New computer science theory!
I did some Google'ing.
It seems like this puzzle involves a popular algorithm:
- Partition to K equal sum subsets
And that algorithm involves the use of a popular technique:
- Backtracking...?
- Also, Bit Masking...?
There are several lengthy articles about this algorithm.
And tons of Youtube videos.
Sadly, none of them appear to have solutions written in JavaScript.
Still, it's worth my time to attempt to understand how they work in hopes that I could attempt to at least make a GIF, and at most attempt to re-write them and solve this puzzle!
Watching my understanding grow
- While walking my dog, I opted to try YouTube
- Searching for
partition to k equal sum subsets
resulting in a litany of videos, as expected - I picked one of the first three in my results for no real reason
Some of my observations:
- Each of my groups had to sum to the same amount: the sum of all amounts divided by 3!
- Build each array by adding either another amount or no amount
- Each node is the sum of included amounts
- Stop creating branches if a sum is ever greater than the target amount: the sum of all amounts divided by 3
Some of my questions:
- If I found one group that matched the target sum, does that mean there must be a way to make the other two groups match?
- Or is it possible for one or two groups to match the target sum and the other(s) not?
- Am I ready this early to build a recursive algorithm that finds a single group among...say...the example amounts?
I don't think so. I owe it to myself to browse a couple more tutorials.
Next was this video:
Some of my observations:
- Interesting use of one function to check whether it's even possible for the remaining amounts to each total the required sums...once one target sum is reached
- That's a lot of arguments being passed to the recursive function!
- I feel like I could write both functions in JavaScript
- Though, it seems like this function is designed to answer whether an array of integers can be partitioned
- I know my array of integers can be partitioned into three groups
- What I need to find is each group's DNA
Some of my questions:
- How might I modify this algorithm to save each group's integers, instead of returning whether it can partition or not?
- Am I ready to attempt re-writing this algorithm in JavaScript?
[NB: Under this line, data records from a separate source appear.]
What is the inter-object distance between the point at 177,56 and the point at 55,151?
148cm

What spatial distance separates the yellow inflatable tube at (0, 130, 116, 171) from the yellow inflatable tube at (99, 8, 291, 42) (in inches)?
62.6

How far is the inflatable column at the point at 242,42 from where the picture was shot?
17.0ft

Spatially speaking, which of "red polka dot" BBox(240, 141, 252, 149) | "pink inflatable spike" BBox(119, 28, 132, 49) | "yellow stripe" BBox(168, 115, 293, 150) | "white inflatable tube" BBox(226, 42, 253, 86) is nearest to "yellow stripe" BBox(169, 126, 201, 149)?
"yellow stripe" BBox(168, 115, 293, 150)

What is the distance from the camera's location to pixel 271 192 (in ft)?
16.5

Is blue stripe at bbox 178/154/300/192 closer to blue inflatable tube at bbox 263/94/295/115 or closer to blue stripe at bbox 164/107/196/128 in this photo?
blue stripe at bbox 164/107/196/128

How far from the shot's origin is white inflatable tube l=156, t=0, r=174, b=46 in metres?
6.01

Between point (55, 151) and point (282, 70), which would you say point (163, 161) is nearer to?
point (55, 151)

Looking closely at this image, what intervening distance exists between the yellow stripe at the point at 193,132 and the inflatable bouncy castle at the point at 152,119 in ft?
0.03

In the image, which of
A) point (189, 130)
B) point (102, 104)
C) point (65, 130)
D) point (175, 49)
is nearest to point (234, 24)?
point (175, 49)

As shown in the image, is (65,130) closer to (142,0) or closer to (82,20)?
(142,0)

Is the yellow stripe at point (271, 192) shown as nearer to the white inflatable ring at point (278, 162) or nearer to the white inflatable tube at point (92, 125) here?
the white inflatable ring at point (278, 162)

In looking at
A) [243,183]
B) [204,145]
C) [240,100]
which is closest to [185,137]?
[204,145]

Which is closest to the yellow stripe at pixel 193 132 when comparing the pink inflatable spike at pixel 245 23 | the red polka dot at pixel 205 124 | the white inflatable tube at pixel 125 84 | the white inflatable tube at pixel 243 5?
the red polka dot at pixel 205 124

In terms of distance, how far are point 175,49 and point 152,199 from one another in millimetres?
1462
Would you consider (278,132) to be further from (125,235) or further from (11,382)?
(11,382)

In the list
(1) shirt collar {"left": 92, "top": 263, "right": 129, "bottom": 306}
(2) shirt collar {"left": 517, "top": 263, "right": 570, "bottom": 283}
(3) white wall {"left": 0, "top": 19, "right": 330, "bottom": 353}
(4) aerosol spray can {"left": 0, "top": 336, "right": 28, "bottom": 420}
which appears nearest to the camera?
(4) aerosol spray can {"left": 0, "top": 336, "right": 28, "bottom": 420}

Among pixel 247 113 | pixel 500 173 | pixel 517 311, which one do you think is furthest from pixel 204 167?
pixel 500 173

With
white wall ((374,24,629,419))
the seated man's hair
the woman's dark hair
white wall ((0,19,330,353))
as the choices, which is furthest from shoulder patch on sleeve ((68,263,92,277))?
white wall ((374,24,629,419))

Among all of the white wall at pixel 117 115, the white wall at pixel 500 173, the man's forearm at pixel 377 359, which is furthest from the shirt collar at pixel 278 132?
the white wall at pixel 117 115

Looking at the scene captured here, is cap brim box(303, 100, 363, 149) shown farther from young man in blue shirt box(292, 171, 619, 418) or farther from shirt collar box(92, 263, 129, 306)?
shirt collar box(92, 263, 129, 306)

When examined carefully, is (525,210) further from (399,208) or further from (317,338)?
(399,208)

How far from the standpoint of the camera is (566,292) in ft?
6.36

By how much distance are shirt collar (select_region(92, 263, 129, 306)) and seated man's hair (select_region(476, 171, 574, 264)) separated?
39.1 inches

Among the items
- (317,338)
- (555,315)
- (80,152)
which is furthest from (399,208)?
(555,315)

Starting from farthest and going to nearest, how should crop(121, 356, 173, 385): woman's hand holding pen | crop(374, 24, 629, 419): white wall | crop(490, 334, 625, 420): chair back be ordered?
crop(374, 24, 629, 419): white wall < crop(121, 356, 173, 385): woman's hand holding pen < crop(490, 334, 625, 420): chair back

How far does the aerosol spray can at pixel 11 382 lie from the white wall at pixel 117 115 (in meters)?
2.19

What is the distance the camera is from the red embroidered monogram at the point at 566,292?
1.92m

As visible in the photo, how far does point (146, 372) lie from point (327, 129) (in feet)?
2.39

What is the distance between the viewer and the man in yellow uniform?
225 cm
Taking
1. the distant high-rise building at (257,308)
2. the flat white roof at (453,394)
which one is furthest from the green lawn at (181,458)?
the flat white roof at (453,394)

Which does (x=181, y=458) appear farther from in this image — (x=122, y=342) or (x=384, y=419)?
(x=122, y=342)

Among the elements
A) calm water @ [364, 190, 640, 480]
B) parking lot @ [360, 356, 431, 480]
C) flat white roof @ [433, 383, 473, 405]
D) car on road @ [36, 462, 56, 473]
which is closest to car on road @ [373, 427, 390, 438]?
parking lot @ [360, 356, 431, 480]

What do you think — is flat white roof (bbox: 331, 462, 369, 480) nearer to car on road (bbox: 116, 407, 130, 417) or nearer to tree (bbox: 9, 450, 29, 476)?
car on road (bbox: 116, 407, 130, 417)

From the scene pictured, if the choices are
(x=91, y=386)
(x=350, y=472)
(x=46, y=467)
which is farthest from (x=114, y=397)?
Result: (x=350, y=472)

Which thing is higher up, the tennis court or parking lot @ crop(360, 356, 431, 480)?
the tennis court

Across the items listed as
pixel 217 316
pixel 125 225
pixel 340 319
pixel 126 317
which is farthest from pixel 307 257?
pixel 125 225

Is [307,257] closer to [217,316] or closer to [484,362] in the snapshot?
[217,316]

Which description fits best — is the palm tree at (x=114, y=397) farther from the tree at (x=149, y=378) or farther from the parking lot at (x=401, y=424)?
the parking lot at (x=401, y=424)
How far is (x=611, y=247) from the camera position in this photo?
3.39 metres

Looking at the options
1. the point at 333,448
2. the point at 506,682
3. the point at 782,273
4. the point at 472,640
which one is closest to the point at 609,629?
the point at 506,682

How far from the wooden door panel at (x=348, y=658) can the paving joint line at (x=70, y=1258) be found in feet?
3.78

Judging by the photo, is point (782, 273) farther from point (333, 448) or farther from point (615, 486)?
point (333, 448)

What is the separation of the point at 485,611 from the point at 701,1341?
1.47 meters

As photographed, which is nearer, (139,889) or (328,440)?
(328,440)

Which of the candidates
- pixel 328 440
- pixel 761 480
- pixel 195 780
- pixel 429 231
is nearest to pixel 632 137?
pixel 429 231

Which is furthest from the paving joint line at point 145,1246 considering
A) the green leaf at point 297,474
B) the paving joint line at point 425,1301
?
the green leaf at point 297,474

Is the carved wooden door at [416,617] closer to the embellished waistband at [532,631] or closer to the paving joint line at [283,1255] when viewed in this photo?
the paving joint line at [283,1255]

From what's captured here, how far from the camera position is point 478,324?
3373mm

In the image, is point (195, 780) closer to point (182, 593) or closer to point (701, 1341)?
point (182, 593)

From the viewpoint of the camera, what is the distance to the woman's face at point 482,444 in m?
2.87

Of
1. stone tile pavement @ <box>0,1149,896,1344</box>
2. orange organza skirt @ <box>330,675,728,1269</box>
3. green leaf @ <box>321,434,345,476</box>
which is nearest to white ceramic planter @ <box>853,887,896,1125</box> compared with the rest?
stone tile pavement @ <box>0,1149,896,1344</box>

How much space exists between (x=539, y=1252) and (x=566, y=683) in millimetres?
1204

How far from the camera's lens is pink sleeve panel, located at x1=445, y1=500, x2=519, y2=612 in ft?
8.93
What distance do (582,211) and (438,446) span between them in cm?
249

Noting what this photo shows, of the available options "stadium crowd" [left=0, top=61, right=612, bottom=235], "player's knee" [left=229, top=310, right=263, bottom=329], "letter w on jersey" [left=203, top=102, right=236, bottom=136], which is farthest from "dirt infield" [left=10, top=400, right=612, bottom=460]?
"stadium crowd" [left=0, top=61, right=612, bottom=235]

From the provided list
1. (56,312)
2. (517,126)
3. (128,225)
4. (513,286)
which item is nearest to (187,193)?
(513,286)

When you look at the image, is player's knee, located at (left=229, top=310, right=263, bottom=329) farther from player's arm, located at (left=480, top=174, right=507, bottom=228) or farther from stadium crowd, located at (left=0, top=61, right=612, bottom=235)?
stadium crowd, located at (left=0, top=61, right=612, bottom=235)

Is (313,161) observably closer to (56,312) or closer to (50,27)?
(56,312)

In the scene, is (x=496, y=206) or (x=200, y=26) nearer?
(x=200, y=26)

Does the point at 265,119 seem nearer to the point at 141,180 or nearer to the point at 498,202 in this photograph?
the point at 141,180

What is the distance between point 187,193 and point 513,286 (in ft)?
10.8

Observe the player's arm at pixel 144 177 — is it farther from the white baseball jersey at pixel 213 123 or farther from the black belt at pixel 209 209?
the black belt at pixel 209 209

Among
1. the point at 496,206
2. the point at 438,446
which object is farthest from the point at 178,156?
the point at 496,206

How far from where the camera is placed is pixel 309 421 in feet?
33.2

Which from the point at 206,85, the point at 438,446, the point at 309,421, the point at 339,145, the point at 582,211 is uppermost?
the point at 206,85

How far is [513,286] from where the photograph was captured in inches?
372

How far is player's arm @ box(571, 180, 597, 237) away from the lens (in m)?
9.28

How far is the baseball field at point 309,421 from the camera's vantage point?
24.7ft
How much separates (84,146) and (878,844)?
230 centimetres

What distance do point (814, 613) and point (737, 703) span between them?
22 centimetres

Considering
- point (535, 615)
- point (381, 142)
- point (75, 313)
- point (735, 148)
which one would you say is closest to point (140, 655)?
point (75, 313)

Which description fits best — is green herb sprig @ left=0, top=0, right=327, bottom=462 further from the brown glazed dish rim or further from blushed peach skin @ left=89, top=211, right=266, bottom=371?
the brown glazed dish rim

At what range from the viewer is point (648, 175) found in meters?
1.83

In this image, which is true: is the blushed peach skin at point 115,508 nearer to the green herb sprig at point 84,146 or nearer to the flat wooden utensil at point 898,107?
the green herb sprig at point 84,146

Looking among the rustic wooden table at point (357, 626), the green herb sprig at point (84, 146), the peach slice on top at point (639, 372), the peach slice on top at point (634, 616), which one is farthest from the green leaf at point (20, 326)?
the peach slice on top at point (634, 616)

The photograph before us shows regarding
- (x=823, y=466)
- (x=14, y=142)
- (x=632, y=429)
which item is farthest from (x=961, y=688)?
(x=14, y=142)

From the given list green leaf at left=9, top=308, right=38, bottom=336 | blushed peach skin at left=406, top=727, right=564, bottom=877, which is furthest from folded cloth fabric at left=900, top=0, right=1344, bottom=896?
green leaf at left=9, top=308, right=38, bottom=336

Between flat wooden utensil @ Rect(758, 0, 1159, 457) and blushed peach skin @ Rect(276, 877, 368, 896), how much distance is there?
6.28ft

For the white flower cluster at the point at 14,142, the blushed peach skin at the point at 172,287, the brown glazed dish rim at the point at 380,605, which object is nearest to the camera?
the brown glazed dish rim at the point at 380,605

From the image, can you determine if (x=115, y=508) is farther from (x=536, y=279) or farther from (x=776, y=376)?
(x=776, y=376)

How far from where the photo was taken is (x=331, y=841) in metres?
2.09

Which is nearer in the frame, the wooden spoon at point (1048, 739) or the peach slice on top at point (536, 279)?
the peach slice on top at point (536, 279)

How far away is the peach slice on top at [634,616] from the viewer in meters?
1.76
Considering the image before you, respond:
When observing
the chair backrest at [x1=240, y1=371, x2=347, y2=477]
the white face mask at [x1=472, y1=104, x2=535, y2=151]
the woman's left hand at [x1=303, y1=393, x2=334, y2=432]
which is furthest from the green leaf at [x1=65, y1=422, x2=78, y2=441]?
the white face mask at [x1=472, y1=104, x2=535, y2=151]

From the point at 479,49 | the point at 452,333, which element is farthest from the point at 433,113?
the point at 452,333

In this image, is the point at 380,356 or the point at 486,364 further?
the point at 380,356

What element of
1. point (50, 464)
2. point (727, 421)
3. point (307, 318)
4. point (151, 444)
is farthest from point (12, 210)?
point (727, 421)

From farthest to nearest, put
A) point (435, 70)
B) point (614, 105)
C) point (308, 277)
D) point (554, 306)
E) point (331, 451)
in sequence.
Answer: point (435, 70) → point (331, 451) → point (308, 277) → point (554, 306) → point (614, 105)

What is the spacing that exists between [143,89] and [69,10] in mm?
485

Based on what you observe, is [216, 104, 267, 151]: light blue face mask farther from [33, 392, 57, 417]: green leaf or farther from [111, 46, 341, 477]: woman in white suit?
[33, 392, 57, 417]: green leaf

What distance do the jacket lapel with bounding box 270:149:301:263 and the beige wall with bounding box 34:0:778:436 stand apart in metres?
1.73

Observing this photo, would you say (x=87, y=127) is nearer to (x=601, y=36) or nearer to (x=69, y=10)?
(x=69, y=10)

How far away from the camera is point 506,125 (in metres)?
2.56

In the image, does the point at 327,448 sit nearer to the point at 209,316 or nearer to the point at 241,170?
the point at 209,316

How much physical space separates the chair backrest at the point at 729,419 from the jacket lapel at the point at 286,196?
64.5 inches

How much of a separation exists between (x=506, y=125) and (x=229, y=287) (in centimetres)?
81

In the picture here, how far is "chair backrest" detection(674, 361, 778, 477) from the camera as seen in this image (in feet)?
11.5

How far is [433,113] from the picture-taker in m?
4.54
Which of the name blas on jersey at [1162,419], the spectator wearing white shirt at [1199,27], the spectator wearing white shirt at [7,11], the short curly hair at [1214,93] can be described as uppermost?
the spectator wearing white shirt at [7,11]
Yes, I think I'll start with re-writing the Driver
function, which says whether the remaining integers can total to the remaining required sum.
Before that, I should analyze my puzzle input for a bit...just in case I can solve this part manually through trial and error.
Forget the algorithm: studying my puzzle input and submitting a few guesses
- Aside from
1
, all my weights are prime numbers - There are just under 30 weights
- Numbers range from low single-digits to just over 100
What's my total weight?
input.split('\n').map(Number).reduce((a,c) => a + c)
Total weight: 1524
Each group's sum must be: 508
A few groups I could identify manually:
Round 1
113,109,107,97,79,3
qe = 30297639891
113,109,107,97,29,53
qe = 196487225791
107,101,97,83,73,47
qe = 298521555667
101,109,107,97,79,11,3,1
qe = 297882105477
1,23,29,31,37,41,43,47,53,59,71,73
qe = 1027421174784893400
Feeling greedy, I had to try 30297639891
as a possible answer:
- Too high
Round 2
113,109,107,103,73,3
qe = 29728298883
113,109,103,101,79,3
qe = 30367698987
113,109,107,101,73,5
qe = 48585083935
113,109,101,97,83,5
qe = 50077904335
109,107,101,97,89,5
qe = 50846772895
113,109,107,97,71,11
qe = 99841589683
Then, I had to try 29728298883
:
- Too high
Round 3
101,107,103,113,83,1
qe = 10439961859
After more fiddling around in my console, I discovered a combination with 6 integers where one was 1
, in essence finding a combination where the product comprised only 5 integers instead of 6!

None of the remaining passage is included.